Of proud ambitious heart, who not content With fair equalitie, fraternal state, Will arrogate Dominion undeserv’d Over his brethren, and quite dispossess Concord and law of Nature from the Earth, Hunting (and Men not Beasts shall be his game) With Warr and hostile snare such as refuse Subjection to his Empire tyrannous: A mightie Hunter thence he shall be styl’d Before the Lord, as in despite of Heav’n, Or from Heav’n claiming second Sovrantie; And from Rebellion shall derive his name, Though of Rebellion others he accuse. (12.24–37)
•••••
Directions. List each distinct word in the verse passage above that uses an apostrophe in place of a dropped letter.
•••••
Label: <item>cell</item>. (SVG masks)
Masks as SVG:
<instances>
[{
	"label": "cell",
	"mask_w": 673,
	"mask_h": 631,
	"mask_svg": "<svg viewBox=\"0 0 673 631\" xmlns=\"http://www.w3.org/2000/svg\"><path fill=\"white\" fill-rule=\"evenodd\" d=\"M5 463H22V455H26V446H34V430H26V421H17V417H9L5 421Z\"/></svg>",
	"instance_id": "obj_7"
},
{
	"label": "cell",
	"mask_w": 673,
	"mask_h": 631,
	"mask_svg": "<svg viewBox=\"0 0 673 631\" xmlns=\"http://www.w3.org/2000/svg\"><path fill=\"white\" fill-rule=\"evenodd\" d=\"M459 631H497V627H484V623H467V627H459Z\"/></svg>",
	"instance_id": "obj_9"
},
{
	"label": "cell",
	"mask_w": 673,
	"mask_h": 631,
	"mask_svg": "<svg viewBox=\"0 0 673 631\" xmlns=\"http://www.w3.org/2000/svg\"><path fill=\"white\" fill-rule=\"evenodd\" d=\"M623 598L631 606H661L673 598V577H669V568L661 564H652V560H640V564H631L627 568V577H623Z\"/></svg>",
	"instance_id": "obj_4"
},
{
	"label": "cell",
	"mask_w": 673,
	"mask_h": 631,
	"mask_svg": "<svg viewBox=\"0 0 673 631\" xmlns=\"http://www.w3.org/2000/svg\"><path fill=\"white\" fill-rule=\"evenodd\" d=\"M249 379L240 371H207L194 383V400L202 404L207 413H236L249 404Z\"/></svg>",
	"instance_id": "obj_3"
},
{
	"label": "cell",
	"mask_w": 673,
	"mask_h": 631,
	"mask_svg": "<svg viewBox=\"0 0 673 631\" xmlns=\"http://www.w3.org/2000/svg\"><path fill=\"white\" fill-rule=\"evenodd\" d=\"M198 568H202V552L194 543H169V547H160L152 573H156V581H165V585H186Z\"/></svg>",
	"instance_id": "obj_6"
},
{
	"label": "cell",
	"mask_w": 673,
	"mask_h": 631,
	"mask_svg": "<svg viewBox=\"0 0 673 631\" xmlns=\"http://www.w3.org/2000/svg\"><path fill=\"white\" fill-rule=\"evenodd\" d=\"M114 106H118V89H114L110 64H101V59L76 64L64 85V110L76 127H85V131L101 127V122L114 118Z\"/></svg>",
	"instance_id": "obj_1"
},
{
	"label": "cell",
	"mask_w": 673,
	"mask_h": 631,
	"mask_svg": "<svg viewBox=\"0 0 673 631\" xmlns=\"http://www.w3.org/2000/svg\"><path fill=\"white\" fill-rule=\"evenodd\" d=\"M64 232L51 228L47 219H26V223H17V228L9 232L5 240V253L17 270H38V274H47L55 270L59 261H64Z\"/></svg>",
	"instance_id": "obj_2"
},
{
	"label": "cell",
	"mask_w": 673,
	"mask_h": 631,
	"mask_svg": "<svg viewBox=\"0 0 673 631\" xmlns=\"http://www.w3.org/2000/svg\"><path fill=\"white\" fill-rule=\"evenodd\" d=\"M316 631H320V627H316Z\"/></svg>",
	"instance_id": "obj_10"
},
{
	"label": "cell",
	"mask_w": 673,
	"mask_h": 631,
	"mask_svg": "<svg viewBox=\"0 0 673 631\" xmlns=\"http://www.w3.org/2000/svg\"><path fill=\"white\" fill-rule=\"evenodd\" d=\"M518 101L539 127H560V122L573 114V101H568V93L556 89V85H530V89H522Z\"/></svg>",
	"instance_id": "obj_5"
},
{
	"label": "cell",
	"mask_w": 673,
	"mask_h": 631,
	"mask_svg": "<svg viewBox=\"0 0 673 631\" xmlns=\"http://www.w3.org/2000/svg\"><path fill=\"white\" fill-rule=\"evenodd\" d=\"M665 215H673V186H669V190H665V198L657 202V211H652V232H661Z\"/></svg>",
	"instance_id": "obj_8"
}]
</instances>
•••••
Written response. undeserv’d, styl’d, Heav’n